To finish where we began, what did each vote for as their own favourite case? Toner admits to being a Donoghue v Stevenson fan: “As a historic report on the law it’s clearly an interesting case, not least because it recast the modern law of negligence and the neighbourhood principle. And it’s probably the most influential Scottish case across the common law.”
McRae’s choice is less well known: Scott & Sons v Del Sel 1922 SC 592, a case she read as a first year law student and which has stuck in her mind. This was due to Lord Sands, in a dispute over whether a contract was frustrated by Government action, conjuring up the illustration of a milkgirl unable to deliver her wares due to a tiger escaping from a travelling circus. “There was never a tiger. There was no milkgirl. But the image – and the doctrine of frustration – stays with me.”
Such is the power of the law report. Here’s to the next 100 years.
SCLR: for the public benefit
While the principal concern of the Scottish Council of Law Reporting is the publication of Session Cases, as a registered charity its objectives are wider, including “to provide public benefit in Scotland and elsewhere and to promote the advancement of education and the advancement of human rights, conflict resolution or reconciliation”.
Dedicating its resources to these ends, it contributes to publishing other legal materials (supporting the late Andrew Hajducki QC’s textbook on civil jury trials, for example). It holds, and publishes online, the annual Macfadyen Lecture with domestic and international judges speaking on important and topical themes, recent lecturers including Lady Hale and Judge Ian Forrester QC. In addition it now supports the Lawscot Foundation and the Faculty Scholarship scheme, and in 2020 funded a postgraduate research scholarship to mark the bicentenary.

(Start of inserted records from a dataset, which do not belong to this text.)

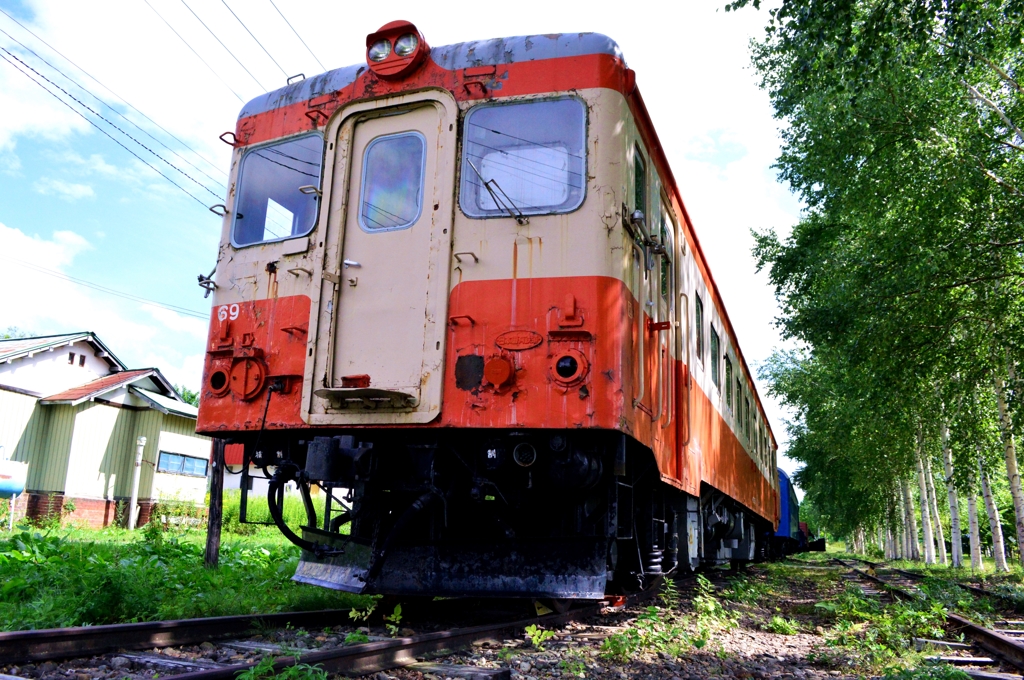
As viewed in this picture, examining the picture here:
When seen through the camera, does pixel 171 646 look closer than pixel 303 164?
Yes

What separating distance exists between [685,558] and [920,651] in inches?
76.1

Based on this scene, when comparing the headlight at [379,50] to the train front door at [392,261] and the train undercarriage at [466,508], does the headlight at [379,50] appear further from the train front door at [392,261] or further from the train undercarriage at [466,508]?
the train undercarriage at [466,508]

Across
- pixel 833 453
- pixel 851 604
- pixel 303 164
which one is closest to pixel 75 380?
pixel 303 164

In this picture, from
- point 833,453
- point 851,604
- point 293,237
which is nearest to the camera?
point 293,237

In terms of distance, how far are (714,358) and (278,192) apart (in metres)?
5.39

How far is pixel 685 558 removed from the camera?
7.05 metres

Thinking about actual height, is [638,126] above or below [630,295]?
above

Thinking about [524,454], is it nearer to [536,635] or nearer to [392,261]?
[536,635]

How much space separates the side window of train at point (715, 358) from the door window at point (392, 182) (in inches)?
184

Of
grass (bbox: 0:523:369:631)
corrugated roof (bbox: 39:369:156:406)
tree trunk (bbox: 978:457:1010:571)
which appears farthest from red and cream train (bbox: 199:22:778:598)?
corrugated roof (bbox: 39:369:156:406)

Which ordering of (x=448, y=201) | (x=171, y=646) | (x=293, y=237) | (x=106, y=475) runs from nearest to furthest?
(x=171, y=646) → (x=448, y=201) → (x=293, y=237) → (x=106, y=475)

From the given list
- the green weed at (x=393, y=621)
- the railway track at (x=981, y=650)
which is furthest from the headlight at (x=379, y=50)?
the railway track at (x=981, y=650)

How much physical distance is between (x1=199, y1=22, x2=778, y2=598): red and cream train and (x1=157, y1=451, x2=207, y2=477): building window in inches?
721

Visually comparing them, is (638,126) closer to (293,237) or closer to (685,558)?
(293,237)
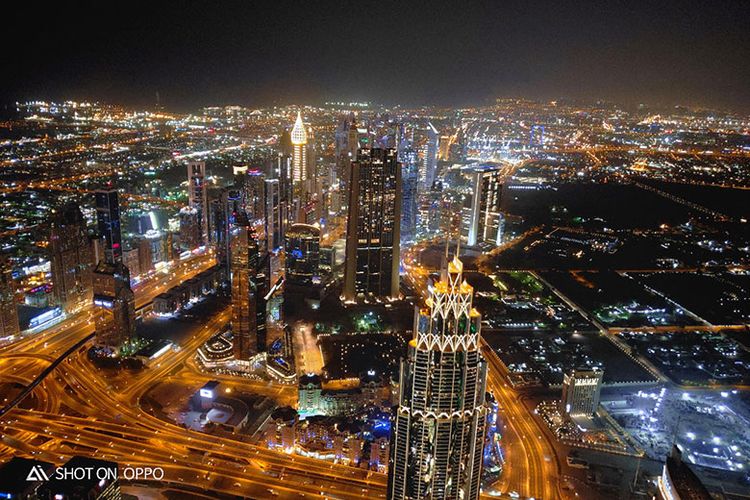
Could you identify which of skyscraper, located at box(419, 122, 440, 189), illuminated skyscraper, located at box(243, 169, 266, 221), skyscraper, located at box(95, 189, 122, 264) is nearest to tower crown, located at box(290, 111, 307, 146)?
illuminated skyscraper, located at box(243, 169, 266, 221)

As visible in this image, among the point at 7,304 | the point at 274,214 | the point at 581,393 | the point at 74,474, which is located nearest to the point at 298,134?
the point at 274,214

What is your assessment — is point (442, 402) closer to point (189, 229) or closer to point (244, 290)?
point (244, 290)

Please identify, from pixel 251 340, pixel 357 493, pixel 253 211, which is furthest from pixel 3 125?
pixel 357 493

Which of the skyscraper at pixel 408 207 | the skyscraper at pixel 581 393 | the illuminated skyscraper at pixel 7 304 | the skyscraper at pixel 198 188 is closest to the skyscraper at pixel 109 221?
the illuminated skyscraper at pixel 7 304

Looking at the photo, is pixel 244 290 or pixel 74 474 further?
pixel 244 290

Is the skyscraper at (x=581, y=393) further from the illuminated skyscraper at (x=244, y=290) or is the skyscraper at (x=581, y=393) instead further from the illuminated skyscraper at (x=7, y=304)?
the illuminated skyscraper at (x=7, y=304)
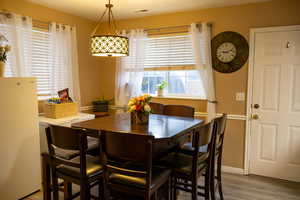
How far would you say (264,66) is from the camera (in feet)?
11.2

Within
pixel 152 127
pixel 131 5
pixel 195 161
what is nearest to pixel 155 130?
pixel 152 127

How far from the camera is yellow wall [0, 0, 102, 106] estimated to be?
3.53 m

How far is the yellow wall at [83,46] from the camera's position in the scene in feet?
11.6

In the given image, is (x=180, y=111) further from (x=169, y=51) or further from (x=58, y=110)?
(x=58, y=110)

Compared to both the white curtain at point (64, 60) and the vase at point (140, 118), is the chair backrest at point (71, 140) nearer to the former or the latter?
the vase at point (140, 118)

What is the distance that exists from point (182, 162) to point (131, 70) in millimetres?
2421

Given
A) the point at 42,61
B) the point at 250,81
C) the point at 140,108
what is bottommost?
the point at 140,108

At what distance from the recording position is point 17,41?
10.4ft

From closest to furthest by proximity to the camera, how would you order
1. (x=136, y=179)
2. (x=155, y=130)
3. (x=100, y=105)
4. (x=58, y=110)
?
(x=136, y=179), (x=155, y=130), (x=58, y=110), (x=100, y=105)

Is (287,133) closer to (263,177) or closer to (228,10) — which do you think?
(263,177)

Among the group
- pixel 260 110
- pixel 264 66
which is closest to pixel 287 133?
pixel 260 110

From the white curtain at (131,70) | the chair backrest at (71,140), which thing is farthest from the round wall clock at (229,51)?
the chair backrest at (71,140)

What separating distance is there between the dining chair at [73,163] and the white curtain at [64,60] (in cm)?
193

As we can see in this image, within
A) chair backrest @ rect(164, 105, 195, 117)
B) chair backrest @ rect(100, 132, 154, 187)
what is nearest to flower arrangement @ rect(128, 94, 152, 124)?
chair backrest @ rect(100, 132, 154, 187)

The Lord President, the Law Society of Scotland and Faculty of Advocates each put forward two trustees to its nominated and ex officio board. When the current chair, Jackie McRae, solicitor, steps down in June 2021, the vice chair, former Vice Dean of Faculty Angela Grahame QC (pictured above with Jackie McRae), will take her place and Christine McLintock, a former President of the Society, will become vice chair. The secretary, Anthony Kinahan, has long experience in legal publishing and business management and “steers the Council really well through all sorts of challenges”, McRae says.